A wave of nausea rolled through her, so violent she stumbled, her hip colliding with the stone balustrade. The cold bite of the snow-covered stone against her palm was a shock, a physical tether to a reality that shouldn't exist.
Pain exploded in her temples. With it came the memories, not as a fade-in, but as a violent crash. The headlines. The viral videos. The sneer on Prince Clement's face. The signature on the disownment papers. The wind whipping her hair as she stepped off the ledge.
She gripped the railing, her knuckles turning white. She pulled her phone from her clutch with trembling fingers. The screen lit up, the brightness stabbing at her retinas.
December 12th.
Three years ago.
The date was branded into her soul. This was the night of the Winter Chalet Gala. The night her life had officially ended before she had even died.
A sudden, unnatural heat bloomed in her lower belly. It wasn't the warmth of life; it was an inferno, chemical and cloying, spreading through her veins like liquid fire. Her knees buckled. She gasped, the sound wet and desperate in the quiet night.
She knew this heat.
The champagne.
Bailee had handed it to her twenty minutes ago. "Just a sip for luck, big sister."
In her past life-or her future memory-Edris had stumbled back into the hallway, disoriented by the drug. There, a "homeless" man, planted by the tabloids and paid for by someone she trusted, had grabbed her. The photos of her disheveled, seemingly drunk and intimate with a stranger, had been the first nail in her coffin.
Edris bit down on the tip of her tongue. The sharp, copper taste of blood flooded her mouth, a grounding anchor against the drug threatening to dissolve her consciousness.

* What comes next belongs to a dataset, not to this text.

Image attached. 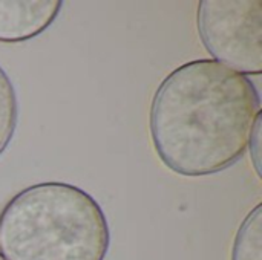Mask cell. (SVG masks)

She whipped her head around toward the floor-to-ceiling glass doors leading back to the gala. Shadows moved behind the sheer curtains. She saw the glint of a camera lens. They were waiting. The vultures were already circling, waiting for the carcass to stumble into view.
No.
The word didn't make it past her lips, but it screamed in her mind. She would not go back in there. Going back meant death. It meant the slow, agonizing dismantling of her dignity until suicide looked like mercy.

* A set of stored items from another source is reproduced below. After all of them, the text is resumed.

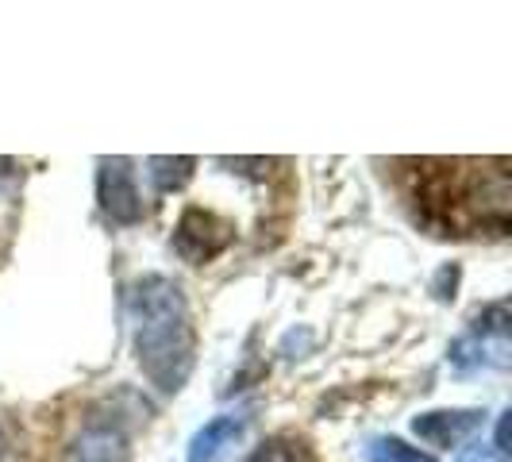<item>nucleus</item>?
<instances>
[{
	"instance_id": "nucleus-1",
	"label": "nucleus",
	"mask_w": 512,
	"mask_h": 462,
	"mask_svg": "<svg viewBox=\"0 0 512 462\" xmlns=\"http://www.w3.org/2000/svg\"><path fill=\"white\" fill-rule=\"evenodd\" d=\"M131 320V347L143 374L162 393H178L197 362V335L185 293L166 274H143L124 297Z\"/></svg>"
},
{
	"instance_id": "nucleus-2",
	"label": "nucleus",
	"mask_w": 512,
	"mask_h": 462,
	"mask_svg": "<svg viewBox=\"0 0 512 462\" xmlns=\"http://www.w3.org/2000/svg\"><path fill=\"white\" fill-rule=\"evenodd\" d=\"M489 320H478L474 332L459 335L447 351L451 366L459 374H474V370H505L509 366V324H505V308H489Z\"/></svg>"
},
{
	"instance_id": "nucleus-3",
	"label": "nucleus",
	"mask_w": 512,
	"mask_h": 462,
	"mask_svg": "<svg viewBox=\"0 0 512 462\" xmlns=\"http://www.w3.org/2000/svg\"><path fill=\"white\" fill-rule=\"evenodd\" d=\"M231 239H235V228L228 220H220L216 212H205V208H189L174 231V251L193 266H205L228 251Z\"/></svg>"
},
{
	"instance_id": "nucleus-4",
	"label": "nucleus",
	"mask_w": 512,
	"mask_h": 462,
	"mask_svg": "<svg viewBox=\"0 0 512 462\" xmlns=\"http://www.w3.org/2000/svg\"><path fill=\"white\" fill-rule=\"evenodd\" d=\"M97 197H101V208L116 224H139L143 220V197H139V185H135L128 158H104L101 178H97Z\"/></svg>"
},
{
	"instance_id": "nucleus-5",
	"label": "nucleus",
	"mask_w": 512,
	"mask_h": 462,
	"mask_svg": "<svg viewBox=\"0 0 512 462\" xmlns=\"http://www.w3.org/2000/svg\"><path fill=\"white\" fill-rule=\"evenodd\" d=\"M482 424H486V412L482 409H436L420 412L412 420V432L424 443H432V447H447L451 451V447L466 443L474 432H482Z\"/></svg>"
},
{
	"instance_id": "nucleus-6",
	"label": "nucleus",
	"mask_w": 512,
	"mask_h": 462,
	"mask_svg": "<svg viewBox=\"0 0 512 462\" xmlns=\"http://www.w3.org/2000/svg\"><path fill=\"white\" fill-rule=\"evenodd\" d=\"M247 432V420L235 416V412H224V416H212L197 436L189 439V455L185 462H216L228 447H235Z\"/></svg>"
},
{
	"instance_id": "nucleus-7",
	"label": "nucleus",
	"mask_w": 512,
	"mask_h": 462,
	"mask_svg": "<svg viewBox=\"0 0 512 462\" xmlns=\"http://www.w3.org/2000/svg\"><path fill=\"white\" fill-rule=\"evenodd\" d=\"M128 455V436L116 424H89L70 447V462H128Z\"/></svg>"
},
{
	"instance_id": "nucleus-8",
	"label": "nucleus",
	"mask_w": 512,
	"mask_h": 462,
	"mask_svg": "<svg viewBox=\"0 0 512 462\" xmlns=\"http://www.w3.org/2000/svg\"><path fill=\"white\" fill-rule=\"evenodd\" d=\"M193 170H197V158H189V154H181V158H170V154H154L147 158V178L158 193H174L181 189L185 181L193 178Z\"/></svg>"
},
{
	"instance_id": "nucleus-9",
	"label": "nucleus",
	"mask_w": 512,
	"mask_h": 462,
	"mask_svg": "<svg viewBox=\"0 0 512 462\" xmlns=\"http://www.w3.org/2000/svg\"><path fill=\"white\" fill-rule=\"evenodd\" d=\"M366 462H436L432 455H424L420 447H409L405 439L397 436H378L366 443Z\"/></svg>"
},
{
	"instance_id": "nucleus-10",
	"label": "nucleus",
	"mask_w": 512,
	"mask_h": 462,
	"mask_svg": "<svg viewBox=\"0 0 512 462\" xmlns=\"http://www.w3.org/2000/svg\"><path fill=\"white\" fill-rule=\"evenodd\" d=\"M251 462H312V455H308V447L301 439L274 436L258 447L255 455H251Z\"/></svg>"
},
{
	"instance_id": "nucleus-11",
	"label": "nucleus",
	"mask_w": 512,
	"mask_h": 462,
	"mask_svg": "<svg viewBox=\"0 0 512 462\" xmlns=\"http://www.w3.org/2000/svg\"><path fill=\"white\" fill-rule=\"evenodd\" d=\"M459 462H509V455H501V451L489 447V443H478V447H466L459 455Z\"/></svg>"
},
{
	"instance_id": "nucleus-12",
	"label": "nucleus",
	"mask_w": 512,
	"mask_h": 462,
	"mask_svg": "<svg viewBox=\"0 0 512 462\" xmlns=\"http://www.w3.org/2000/svg\"><path fill=\"white\" fill-rule=\"evenodd\" d=\"M0 455H4V436H0Z\"/></svg>"
}]
</instances>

She turned her back on the warmth of the party and looked over the other side of the balcony. Below lay a drop that would break legs. To the left, separated by a precarious stone partition, was the terrace of the Royal Wing.
The Royal Wing.
Strictly off-limits. Guarded by the elite. And tonight, occupied by the one man whose power eclipsed even the Mcclure family's political clout.
King Ignatius Fisher.
The drug surged again, a pink haze creeping into the edges of her vision. Her skin felt too tight for her body. The cold air, which should have been freezing, felt like a lover's caress against her feverish skin.

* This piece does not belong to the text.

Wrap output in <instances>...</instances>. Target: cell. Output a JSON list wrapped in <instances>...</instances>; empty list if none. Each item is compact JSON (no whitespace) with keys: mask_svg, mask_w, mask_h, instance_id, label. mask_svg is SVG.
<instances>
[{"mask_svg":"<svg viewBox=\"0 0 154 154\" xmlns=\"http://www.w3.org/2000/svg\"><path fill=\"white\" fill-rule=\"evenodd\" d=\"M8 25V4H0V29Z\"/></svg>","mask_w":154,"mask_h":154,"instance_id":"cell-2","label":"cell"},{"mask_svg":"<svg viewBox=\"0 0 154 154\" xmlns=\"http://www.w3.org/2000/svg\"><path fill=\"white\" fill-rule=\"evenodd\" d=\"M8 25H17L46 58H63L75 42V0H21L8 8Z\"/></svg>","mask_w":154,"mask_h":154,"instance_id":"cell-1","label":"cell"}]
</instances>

She kicked off her heels. The snow bit into her bare soles, a shocking, necessary pain. She grabbed her shoes, hooking her fingers through the straps.
She didn't look back. She couldn't. The sound of the latch clicking on the balcony door behind her was the starting gun.
Edris hiked up her gown, the heavy silk bunching in her fist, and climbed onto the stone railing. The wind howled, threatening to tip her over, but desperation was a center of gravity all its own. Her muscles screamed in protest, weakened by the poison coursing through her. The stone was slick with ice beneath her trembling hands. She swung one leg over the abyss, the heavy fabric of her dress catching on a rough edge, nearly pulling her off balance. Her heart hammered against her ribs. This wasn't a graceful leap; it was a clumsy, desperate fall.
With a silent prayer to a God she thought had abandoned her, she pushed off.
For a second, there was only the sickening lurch of gravity reclaiming her, the wind a shriek in her ears.